Update the entries from the line that contains "At a greater" through the end of the entries, changing "measured distance" to "straight-line distance" and leaving everything else the same. Return only those lines.
[START OF Supplied information]
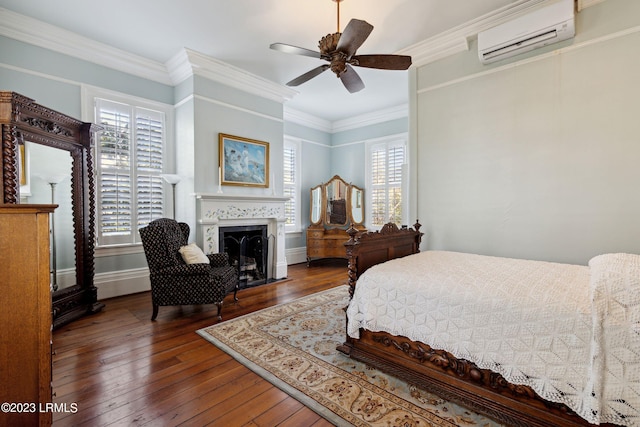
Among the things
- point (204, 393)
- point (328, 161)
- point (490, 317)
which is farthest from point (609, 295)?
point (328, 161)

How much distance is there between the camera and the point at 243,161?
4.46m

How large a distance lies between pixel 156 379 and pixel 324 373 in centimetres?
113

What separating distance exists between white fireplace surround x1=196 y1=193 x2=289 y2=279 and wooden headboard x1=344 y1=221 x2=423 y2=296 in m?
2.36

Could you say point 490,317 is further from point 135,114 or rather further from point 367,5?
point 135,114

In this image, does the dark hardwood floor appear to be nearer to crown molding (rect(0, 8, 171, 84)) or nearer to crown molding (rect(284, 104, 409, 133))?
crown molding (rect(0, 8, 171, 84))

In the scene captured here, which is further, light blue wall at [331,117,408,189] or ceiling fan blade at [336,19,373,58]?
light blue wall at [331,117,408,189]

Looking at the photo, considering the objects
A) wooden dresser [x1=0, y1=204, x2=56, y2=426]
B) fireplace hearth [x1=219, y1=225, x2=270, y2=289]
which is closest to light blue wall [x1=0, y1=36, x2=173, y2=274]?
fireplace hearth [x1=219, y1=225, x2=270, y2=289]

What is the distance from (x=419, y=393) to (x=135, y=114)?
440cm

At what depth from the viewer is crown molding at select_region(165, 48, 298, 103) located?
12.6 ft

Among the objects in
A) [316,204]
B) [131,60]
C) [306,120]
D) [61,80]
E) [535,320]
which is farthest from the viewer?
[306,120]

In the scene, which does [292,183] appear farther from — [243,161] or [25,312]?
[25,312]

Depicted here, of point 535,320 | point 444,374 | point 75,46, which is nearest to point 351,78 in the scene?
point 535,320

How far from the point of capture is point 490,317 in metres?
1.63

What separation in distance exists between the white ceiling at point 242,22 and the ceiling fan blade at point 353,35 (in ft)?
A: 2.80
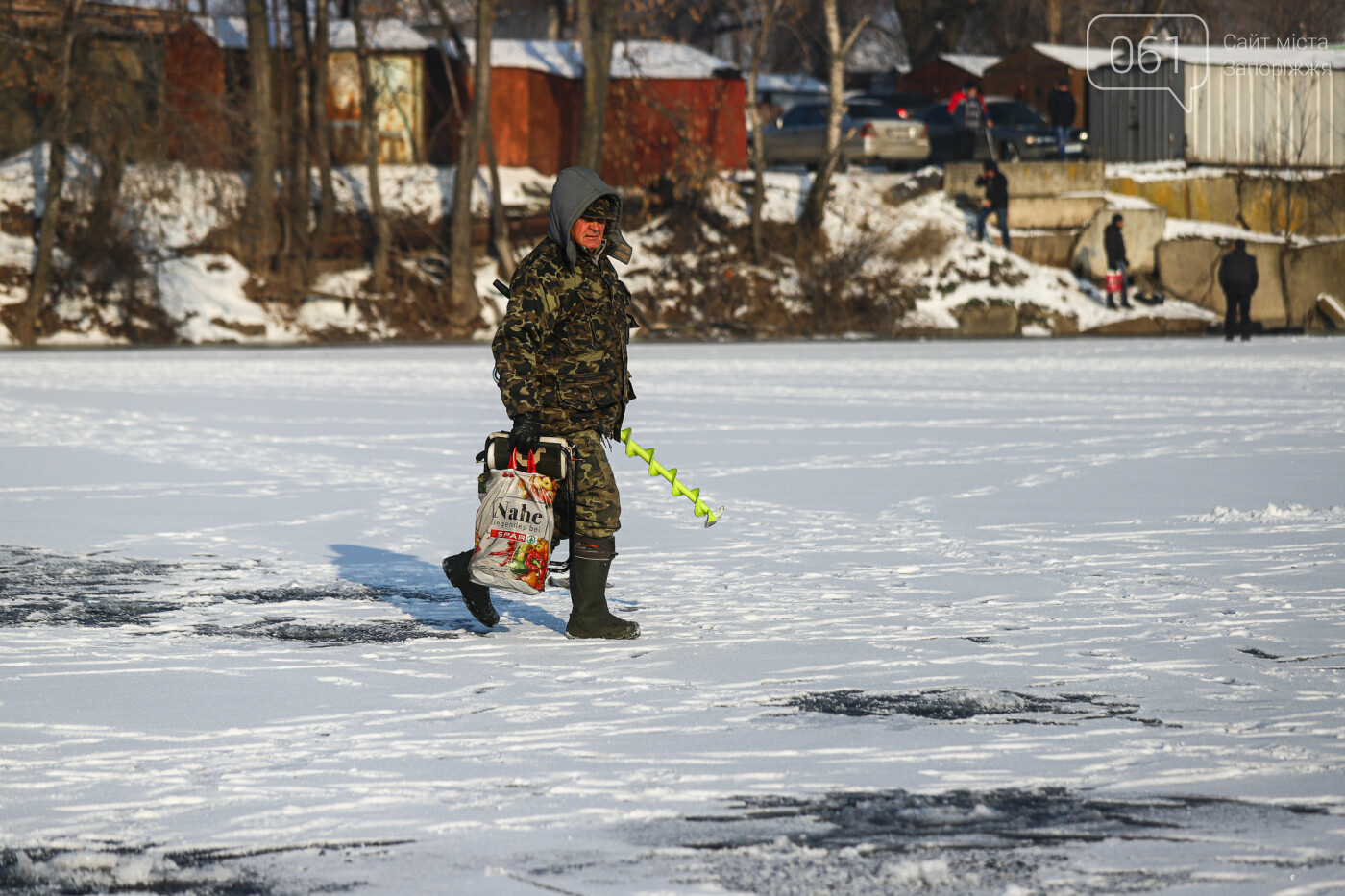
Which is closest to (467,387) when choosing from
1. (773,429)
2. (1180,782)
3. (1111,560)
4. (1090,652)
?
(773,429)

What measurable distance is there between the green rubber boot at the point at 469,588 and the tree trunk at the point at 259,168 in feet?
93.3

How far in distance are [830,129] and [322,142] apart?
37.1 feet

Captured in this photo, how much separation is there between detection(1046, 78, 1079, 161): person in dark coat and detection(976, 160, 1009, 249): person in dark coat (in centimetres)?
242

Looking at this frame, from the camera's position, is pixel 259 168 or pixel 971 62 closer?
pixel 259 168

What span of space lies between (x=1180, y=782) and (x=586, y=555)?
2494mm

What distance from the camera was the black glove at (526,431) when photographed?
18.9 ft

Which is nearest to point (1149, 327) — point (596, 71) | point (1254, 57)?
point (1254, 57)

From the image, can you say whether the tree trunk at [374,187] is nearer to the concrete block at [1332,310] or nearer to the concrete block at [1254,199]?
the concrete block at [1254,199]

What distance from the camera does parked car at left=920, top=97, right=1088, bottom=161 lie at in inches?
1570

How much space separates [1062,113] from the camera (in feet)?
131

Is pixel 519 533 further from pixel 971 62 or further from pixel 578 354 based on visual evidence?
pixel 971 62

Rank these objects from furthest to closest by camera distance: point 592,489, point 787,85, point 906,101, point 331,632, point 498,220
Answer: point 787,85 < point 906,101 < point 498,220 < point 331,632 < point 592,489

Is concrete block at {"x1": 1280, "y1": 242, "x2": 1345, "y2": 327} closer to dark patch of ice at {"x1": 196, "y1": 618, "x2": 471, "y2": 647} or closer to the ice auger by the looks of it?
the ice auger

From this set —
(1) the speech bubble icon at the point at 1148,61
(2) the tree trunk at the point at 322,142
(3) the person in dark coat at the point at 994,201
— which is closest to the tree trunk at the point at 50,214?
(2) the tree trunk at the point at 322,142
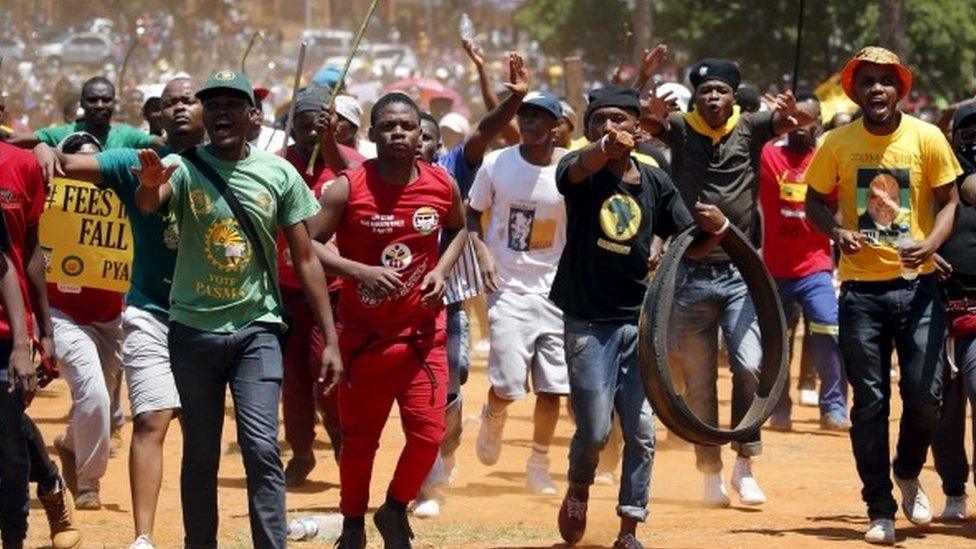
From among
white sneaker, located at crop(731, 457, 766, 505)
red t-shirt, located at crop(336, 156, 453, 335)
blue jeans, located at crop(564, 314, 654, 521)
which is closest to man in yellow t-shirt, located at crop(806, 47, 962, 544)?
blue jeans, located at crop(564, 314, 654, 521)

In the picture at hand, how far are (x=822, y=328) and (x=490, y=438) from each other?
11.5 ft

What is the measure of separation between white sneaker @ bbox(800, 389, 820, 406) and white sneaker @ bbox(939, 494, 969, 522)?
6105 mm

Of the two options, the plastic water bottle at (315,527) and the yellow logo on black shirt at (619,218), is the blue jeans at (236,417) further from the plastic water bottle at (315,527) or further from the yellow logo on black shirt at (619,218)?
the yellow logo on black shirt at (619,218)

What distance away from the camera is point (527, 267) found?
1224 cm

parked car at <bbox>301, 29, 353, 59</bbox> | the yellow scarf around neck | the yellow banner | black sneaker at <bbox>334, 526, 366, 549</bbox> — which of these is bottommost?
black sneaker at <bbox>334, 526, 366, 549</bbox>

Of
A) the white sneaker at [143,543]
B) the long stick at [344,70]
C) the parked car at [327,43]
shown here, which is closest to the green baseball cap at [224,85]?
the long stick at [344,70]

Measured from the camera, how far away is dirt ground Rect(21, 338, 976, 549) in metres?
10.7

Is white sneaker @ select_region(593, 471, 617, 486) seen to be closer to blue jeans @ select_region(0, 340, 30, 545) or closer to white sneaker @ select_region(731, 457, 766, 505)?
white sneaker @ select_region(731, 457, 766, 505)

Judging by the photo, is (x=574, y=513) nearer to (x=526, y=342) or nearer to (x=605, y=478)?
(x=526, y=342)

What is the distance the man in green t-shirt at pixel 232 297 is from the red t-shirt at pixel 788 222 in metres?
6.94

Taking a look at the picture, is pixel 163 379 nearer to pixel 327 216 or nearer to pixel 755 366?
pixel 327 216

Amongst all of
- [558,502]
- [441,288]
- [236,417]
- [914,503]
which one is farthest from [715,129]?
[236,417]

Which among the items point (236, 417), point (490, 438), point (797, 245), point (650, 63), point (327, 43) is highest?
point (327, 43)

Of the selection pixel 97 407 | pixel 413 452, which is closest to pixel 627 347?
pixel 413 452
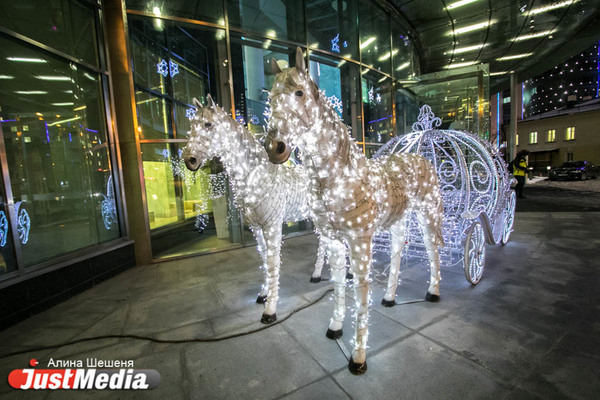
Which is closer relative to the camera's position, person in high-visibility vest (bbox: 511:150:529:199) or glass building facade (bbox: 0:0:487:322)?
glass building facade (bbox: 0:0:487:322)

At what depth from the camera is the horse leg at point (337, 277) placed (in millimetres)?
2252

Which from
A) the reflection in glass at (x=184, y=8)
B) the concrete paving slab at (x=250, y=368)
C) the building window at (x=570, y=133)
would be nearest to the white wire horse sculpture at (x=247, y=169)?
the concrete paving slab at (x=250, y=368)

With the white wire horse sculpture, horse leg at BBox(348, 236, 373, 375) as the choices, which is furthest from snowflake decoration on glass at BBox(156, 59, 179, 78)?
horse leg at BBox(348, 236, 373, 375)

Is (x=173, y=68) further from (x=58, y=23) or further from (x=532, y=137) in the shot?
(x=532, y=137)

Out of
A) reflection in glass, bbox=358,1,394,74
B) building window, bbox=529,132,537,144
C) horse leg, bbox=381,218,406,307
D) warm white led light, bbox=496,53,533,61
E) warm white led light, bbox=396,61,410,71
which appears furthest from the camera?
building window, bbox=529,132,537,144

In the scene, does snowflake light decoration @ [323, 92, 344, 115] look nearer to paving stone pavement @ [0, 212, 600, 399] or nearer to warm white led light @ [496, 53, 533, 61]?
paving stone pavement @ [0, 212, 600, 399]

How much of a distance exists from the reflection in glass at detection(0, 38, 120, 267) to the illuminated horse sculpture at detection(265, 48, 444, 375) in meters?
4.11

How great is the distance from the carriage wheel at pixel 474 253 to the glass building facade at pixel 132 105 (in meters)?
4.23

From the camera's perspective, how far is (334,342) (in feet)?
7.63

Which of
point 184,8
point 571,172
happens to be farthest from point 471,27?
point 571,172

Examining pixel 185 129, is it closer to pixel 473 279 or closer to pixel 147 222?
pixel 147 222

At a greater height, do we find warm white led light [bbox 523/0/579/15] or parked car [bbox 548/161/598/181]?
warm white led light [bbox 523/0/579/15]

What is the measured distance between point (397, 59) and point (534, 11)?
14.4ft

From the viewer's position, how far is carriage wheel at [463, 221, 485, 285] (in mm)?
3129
[END OF Supplied information]
Solution to this exercise
At a greater height, do we find warm white led light [bbox 523/0/579/15] or parked car [bbox 548/161/598/181]?
warm white led light [bbox 523/0/579/15]

What is the straight-line distance between point (397, 59) and point (534, 11)?
14.4ft

From the viewer's position, how far is carriage wheel at [463, 221, 485, 285] (in mm)?
3129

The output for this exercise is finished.